Hydrogen sulfide synthesis and metabolism is an important participant in cardiovascular health and function. Specifically, our laboratory has shown that cystathionine g-lyase (CSE) expression and function play a critical role in ischemic vascular remodeling responses of arteriogenesis and angiogenesis. Moreover, our group has revealed important chemical biology and pathophysiological relationships between sulfide and nitric oxide metabolites in clinical vascular disease conditions, which may be important for cooperative regulation of ischemic vascular remodeling. However, numerous molecular and cellular mechanisms remain completely unknown in these responses including: the role of specific cell populations in producing discrete sulfide species during ischemic vascular remodeling, how different sulfide metabolites modulate nitric oxide (NO) bioavailability through various biochemical pathways, and mechanisms regulating rapid increases in CSE activity dependent sulfide metabolite bioavailability during hypoxia. This application will address these important unknown areas using novel tissue specific CSE mutant mouse models, cutting edge analytical chemistry measurement methods of sulfide and NO species, cellular and molecular methods to discover posttranslational regulation of CSE protein activity in response to hypoxia, and clinical tissue specimens to better understand persulfide and polysulfide during vascular remodeling and disease. Using the models and tools above, this proposal will examine the hypothesis that endothelial cell and monocyte CSE dependent polysulfide formation differentially regulates ischemic vascular remodeling and NO bioavailability.
Three specific aims will be pursued to test the hypothesis including: 1) determine the mechanisms of endothelial CSE regulation of ischemic vascular remodeling and how it controls vascular cell NO bioavailability, 2) determine the mechanisms of monocyte CSE regulation of arteriogenesis, and 3) determine mechanisms of CSE activity and expression in experimental models and clinical specimens. Completion of this project will provide crucial new basic insight that is not currently available regarding mechanisms of CSE regulation and polysulfide effects on cell biology during ischemic vascular remodeling.
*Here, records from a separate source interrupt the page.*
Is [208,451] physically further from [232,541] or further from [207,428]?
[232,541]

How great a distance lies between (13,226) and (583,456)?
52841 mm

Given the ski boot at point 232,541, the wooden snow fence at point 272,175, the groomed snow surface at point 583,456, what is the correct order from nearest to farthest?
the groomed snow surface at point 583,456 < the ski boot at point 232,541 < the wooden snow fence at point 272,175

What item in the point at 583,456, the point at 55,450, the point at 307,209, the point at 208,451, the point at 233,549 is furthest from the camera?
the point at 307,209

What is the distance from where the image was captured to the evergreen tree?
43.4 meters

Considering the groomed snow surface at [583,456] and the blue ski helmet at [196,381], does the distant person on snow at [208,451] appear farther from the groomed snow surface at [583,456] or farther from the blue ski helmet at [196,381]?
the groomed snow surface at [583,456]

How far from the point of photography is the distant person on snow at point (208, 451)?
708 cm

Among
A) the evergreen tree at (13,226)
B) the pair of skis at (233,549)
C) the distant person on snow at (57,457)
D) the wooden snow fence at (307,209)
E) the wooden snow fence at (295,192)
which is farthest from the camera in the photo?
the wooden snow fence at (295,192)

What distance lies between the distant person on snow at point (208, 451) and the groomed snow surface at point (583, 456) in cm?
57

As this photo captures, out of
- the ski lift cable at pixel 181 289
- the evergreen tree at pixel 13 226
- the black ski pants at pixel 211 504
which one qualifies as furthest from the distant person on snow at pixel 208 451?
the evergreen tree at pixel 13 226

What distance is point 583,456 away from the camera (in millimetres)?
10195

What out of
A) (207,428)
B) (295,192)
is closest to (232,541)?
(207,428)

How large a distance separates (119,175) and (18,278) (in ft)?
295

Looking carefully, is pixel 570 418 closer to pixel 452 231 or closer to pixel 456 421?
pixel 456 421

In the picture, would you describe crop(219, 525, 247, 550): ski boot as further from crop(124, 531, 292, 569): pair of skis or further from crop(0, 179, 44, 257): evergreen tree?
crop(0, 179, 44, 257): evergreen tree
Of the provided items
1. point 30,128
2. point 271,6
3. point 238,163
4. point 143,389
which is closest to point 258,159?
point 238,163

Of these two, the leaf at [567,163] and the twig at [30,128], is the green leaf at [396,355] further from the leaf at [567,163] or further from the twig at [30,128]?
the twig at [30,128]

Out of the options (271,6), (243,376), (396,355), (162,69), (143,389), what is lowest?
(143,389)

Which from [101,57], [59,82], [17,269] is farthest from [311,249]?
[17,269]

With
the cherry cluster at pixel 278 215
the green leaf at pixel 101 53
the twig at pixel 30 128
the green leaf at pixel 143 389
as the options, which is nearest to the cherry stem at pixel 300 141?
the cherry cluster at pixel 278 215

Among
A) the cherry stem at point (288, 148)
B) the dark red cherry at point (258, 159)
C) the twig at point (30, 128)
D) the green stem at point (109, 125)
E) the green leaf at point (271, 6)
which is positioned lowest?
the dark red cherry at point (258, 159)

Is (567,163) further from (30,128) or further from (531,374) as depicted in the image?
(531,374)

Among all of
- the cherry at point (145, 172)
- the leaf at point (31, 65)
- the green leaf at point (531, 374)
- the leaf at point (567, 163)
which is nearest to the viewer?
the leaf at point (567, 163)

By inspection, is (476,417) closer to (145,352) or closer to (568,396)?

Peripheral ischemic vascular disease (e.g. Peripheral Arterial Disease (PAD) and Critical Limb Ischemia (CLI)) are vascular disorders associated with reduced tissue blood flow to organs and extremities, which results in serious complications. There is an increasing prevalence of peripheral vascular diseases presenting significant health burdens worldwide. No FDA approved therapeutic is available to effectively promote ischemic revascularization of chronically ischemic tissue. The objectives of this project are to advance the field?s understanding of CSE enzyme regulation and function of ischemic vascular remodeling, which is essential for understanding and improving effective therapeutic modalities for prevention of ischemic cardiovascular disease.